Can you revise the entries below, putting "lens" in place of every "camera" and leaving everything else unchanged?

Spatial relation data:
begin

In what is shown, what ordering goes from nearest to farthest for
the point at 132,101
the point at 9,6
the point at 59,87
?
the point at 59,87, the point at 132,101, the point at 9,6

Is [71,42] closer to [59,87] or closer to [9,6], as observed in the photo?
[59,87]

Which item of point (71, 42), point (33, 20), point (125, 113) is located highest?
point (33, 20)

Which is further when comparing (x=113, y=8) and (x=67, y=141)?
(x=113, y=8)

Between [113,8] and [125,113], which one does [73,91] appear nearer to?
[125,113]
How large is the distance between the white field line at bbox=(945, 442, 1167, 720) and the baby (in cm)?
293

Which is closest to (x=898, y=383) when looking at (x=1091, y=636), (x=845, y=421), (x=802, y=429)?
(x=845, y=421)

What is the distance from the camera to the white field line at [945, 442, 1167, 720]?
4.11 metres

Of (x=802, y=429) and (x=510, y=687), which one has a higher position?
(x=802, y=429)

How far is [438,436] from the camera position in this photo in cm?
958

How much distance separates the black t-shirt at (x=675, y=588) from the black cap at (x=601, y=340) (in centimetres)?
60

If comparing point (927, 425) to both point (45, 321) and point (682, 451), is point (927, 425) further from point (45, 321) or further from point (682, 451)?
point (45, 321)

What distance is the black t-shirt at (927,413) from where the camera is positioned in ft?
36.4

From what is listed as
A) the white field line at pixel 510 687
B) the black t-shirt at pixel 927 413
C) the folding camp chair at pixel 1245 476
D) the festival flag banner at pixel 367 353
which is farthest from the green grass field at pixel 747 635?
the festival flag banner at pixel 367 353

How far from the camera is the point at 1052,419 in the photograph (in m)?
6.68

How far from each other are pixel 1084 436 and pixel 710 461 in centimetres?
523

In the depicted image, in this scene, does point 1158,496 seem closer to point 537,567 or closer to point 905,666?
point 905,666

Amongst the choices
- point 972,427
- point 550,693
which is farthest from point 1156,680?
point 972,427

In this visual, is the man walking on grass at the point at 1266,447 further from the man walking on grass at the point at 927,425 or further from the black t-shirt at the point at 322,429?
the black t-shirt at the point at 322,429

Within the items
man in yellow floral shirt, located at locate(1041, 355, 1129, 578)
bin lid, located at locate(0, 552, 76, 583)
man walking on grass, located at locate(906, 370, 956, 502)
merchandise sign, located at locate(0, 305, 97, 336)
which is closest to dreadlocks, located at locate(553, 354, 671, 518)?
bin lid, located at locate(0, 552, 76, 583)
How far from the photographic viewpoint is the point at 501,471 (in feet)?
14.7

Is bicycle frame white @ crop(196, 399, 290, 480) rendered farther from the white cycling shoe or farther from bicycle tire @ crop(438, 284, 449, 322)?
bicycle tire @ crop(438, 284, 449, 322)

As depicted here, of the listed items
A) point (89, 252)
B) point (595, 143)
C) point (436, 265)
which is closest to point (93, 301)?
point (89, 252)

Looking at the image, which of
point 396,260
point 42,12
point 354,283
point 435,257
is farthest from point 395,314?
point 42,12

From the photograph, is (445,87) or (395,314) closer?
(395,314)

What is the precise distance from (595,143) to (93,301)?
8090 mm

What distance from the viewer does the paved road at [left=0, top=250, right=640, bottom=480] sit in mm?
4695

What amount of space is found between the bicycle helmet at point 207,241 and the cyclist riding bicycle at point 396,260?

end

*Task output*.
In what is shown, what ordering goes from nearest to farthest for
the point at 132,101
the point at 9,6
the point at 59,87
?
the point at 59,87, the point at 132,101, the point at 9,6

Is [71,42] closer to [59,87] or closer to [9,6], as observed in the photo?
[59,87]

Which item of point (71, 42), point (33, 20), point (125, 113) is located highest?
point (33, 20)

Which is further when comparing (x=113, y=8) and (x=67, y=141)?
(x=113, y=8)

Between [113,8] and [125,113], which one does [73,91] appear nearer to?
[125,113]
How large is the distance between the white field line at bbox=(945, 442, 1167, 720) and the baby (in cm)?
293

Which is closest to (x=898, y=383) when looking at (x=1091, y=636), (x=845, y=421), (x=802, y=429)?
(x=845, y=421)

What is the distance from the lens to the white field line at [945, 442, 1167, 720]?
4.11 metres

Of (x=802, y=429) and (x=510, y=687), which one has a higher position?
(x=802, y=429)

How far is [438,436] from the lens position in this photo in cm?
958

How much distance separates the black t-shirt at (x=675, y=588) from the black cap at (x=601, y=340) (in centimetres)?
60

If comparing point (927, 425) to both point (45, 321) and point (682, 451), is point (927, 425) further from point (45, 321) or further from point (682, 451)?
point (45, 321)

What distance is the black t-shirt at (927,413) from where the lens is positioned in ft?
36.4

From what is listed as
A) the white field line at pixel 510 687
B) the black t-shirt at pixel 927 413
C) the folding camp chair at pixel 1245 476
D) the festival flag banner at pixel 367 353
which is farthest from the green grass field at pixel 747 635?
the festival flag banner at pixel 367 353

How far from the lens is the point at 1052,419 in the photograph (in m)?
6.68

How far from each other are pixel 1084 436 and pixel 710 461 in centimetres?
523

In the depicted image, in this scene, does point 1158,496 seem closer to point 537,567 or closer to point 905,666?
point 905,666

Amongst the choices
- point 972,427
- point 550,693
which is farthest from point 1156,680?
point 972,427

In this visual, is the man walking on grass at the point at 1266,447 further from the man walking on grass at the point at 927,425 or further from the black t-shirt at the point at 322,429?
the black t-shirt at the point at 322,429

Within the items
man in yellow floral shirt, located at locate(1041, 355, 1129, 578)
bin lid, located at locate(0, 552, 76, 583)
man walking on grass, located at locate(906, 370, 956, 502)
merchandise sign, located at locate(0, 305, 97, 336)
which is closest to dreadlocks, located at locate(553, 354, 671, 518)?
bin lid, located at locate(0, 552, 76, 583)
How far from the photographic viewpoint is the point at 501,471 (in feet)?
14.7

Is bicycle frame white @ crop(196, 399, 290, 480) rendered farther from the white cycling shoe or farther from bicycle tire @ crop(438, 284, 449, 322)?
bicycle tire @ crop(438, 284, 449, 322)

As depicted here, of the listed items
A) point (89, 252)
B) point (595, 143)
C) point (436, 265)
which is closest to point (93, 301)?
point (89, 252)

Looking at the image, which of
point 396,260
point 42,12
point 354,283
point 435,257
is farthest from point 395,314?
point 42,12

From the photograph, is (445,87) or (395,314) closer?
(395,314)

What is the precise distance from (595,143) to (93,301)?
8090 mm

What distance from the viewer does the paved road at [left=0, top=250, right=640, bottom=480] sit in mm?
4695

What amount of space is found between the bicycle helmet at point 207,241 and the cyclist riding bicycle at point 396,260?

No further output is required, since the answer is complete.